Пол подо мной проваливается, и я могу потерять сознание. У меня опухоль, и она может навредить ребенку?
— А как же ребенок? — судорожно спрашиваю я.
Этот ребенок, которого я не планировала — единственное, что имеет значение. Они должны помочь ему. Мы должны сделать все возможное, чтобы он или она могли расти. Все идет не так, и я должна это остановить.
— Расслабься, Сидни, — пытается успокоить она меня. — Я знаю, что это очень много для восприятия, и у меня есть несколько коллег, которые совещаются по этому поводу, один из них работает в детской больнице в Филадельфии. Есть варианты, и как только он сможет оценить твое состояние, он окажет необходимую помощь. Однако я хочу, чтобы ты отправилась немедленно. Тебе нужно кому-нибудь позвонить?
— Нет, Сьерра скоро будет здесь.
Я сразу же позвонила ей, срываясь на крик и рыдания, и она сказала, что уже едет. Это займет около трех часов, но я здесь уже почти два. Я молюсь, чтобы она приехала поскорее. Мне нужно, чтобы кто-то держал меня за руку и говорил, что все будет хорошо.
— Хорошо, тебе нужно позвонить Деклану? Полагаю, он…
Я качаю головой.
— Да, но Деклан не появлялся и не звонил, так что я не хочу звонить ему, пока не получу больше информации.

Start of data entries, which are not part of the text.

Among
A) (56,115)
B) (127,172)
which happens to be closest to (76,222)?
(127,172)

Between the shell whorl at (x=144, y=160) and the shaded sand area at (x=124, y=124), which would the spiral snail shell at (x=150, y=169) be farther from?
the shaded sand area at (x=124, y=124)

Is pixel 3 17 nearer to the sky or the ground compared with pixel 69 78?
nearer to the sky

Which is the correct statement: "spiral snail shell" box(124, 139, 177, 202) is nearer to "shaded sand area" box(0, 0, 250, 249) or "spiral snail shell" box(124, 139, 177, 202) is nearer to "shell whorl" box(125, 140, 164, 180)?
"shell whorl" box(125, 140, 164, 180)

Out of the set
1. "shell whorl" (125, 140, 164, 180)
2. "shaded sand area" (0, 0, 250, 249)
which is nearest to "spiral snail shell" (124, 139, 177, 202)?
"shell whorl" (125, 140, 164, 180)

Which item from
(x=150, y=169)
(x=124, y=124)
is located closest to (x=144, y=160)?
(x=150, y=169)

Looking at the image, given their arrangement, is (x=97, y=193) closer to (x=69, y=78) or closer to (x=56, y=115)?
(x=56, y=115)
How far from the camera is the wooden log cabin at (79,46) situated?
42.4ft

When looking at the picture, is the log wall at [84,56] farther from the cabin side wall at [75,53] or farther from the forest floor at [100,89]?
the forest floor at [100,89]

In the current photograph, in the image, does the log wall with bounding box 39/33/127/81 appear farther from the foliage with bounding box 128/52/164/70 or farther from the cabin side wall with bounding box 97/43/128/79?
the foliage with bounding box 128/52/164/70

Моя рука опускается к животу, где находится ребенок.
— Хорошо. У тебя есть еще вопросы?
Только один.
— Это девочка или мальчик?
Глаза Наташи становятся мягкими, и она улыбается.
— Это мальчик.
Я держу себя в руках, пока она не выходит из комнаты, но как только дверь закрывается, я распадаюсь на части, и слезы текут по моему лицу, пока я не засыпаю.